Activity: Once the pictures are set aside, copy everything else in the records exactly.
Segment Start: Task inputs
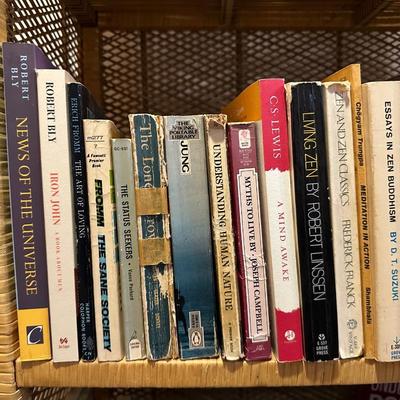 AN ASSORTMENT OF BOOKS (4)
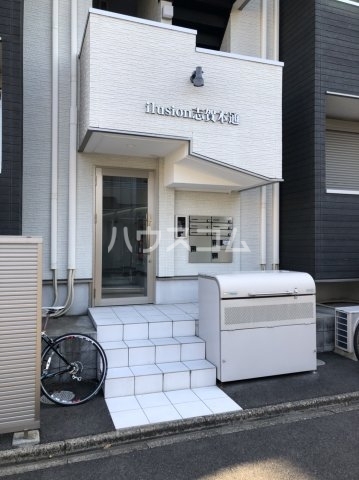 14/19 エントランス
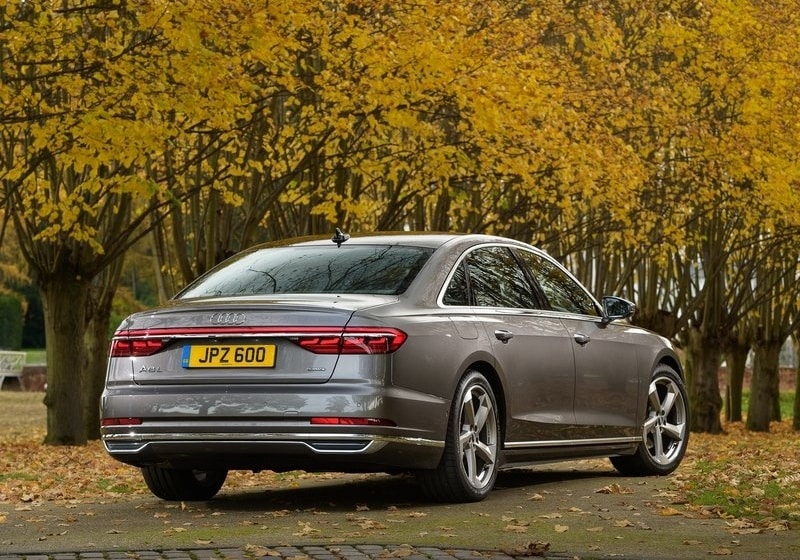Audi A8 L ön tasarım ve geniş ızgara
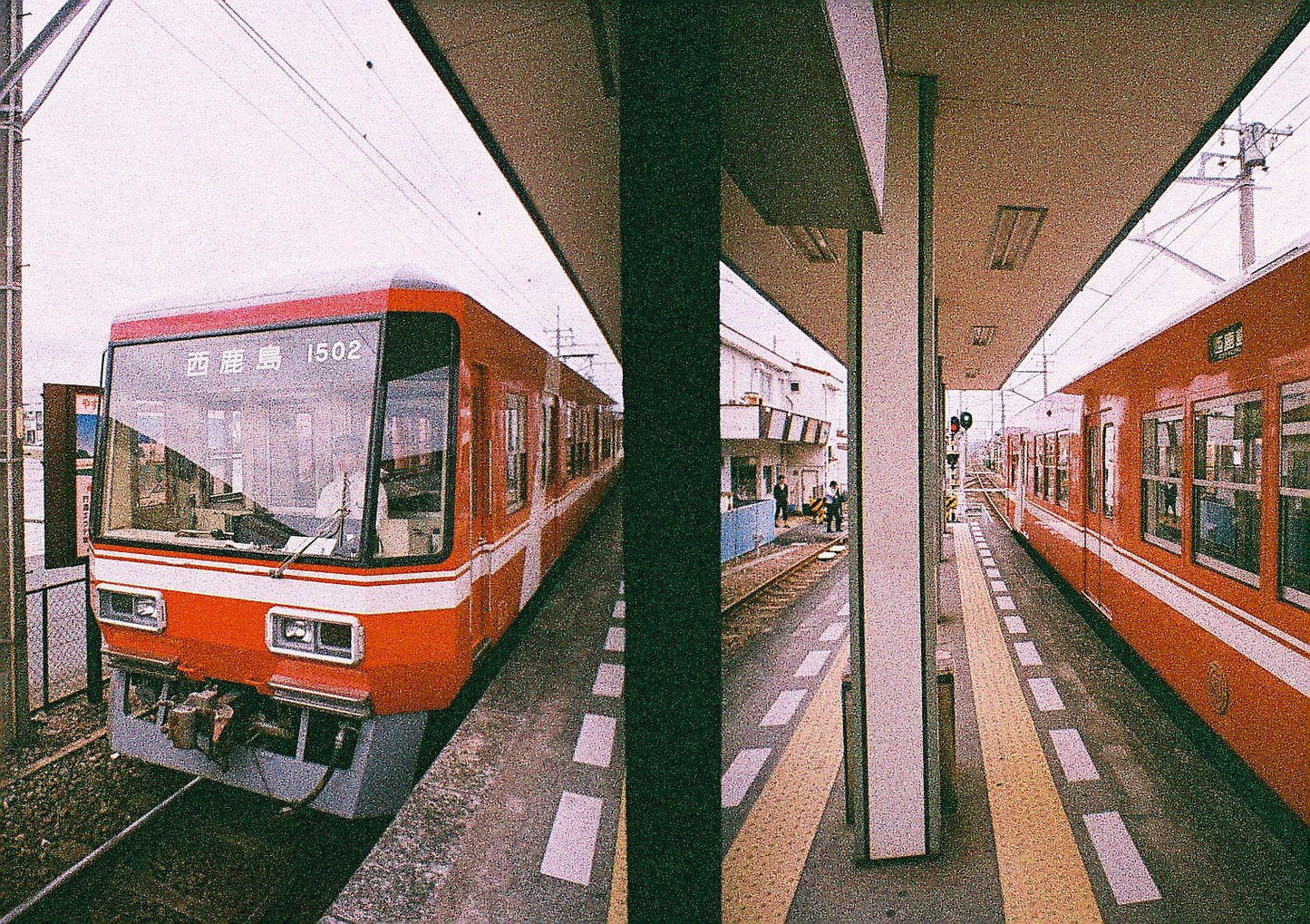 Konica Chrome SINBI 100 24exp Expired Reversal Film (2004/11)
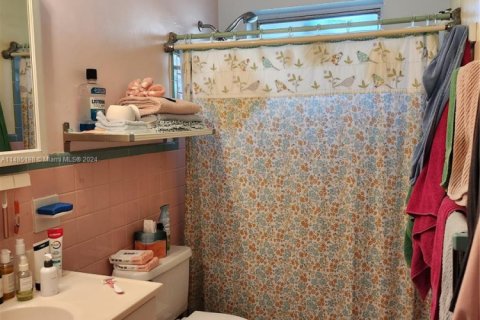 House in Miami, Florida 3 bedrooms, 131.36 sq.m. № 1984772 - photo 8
Segment End: Task inputs
Answer space:
 AN ASSORTMENT OF BOOKS (4)
 14/19 エントランス
Audi A8 L ön tasarım ve geniş ızgara
 Konica Chrome SINBI 100 24exp Expired Reversal Film (2004/11)
 House in Miami, Florida 3 bedrooms, 131.36 sq.m. № 1984772 - photo 8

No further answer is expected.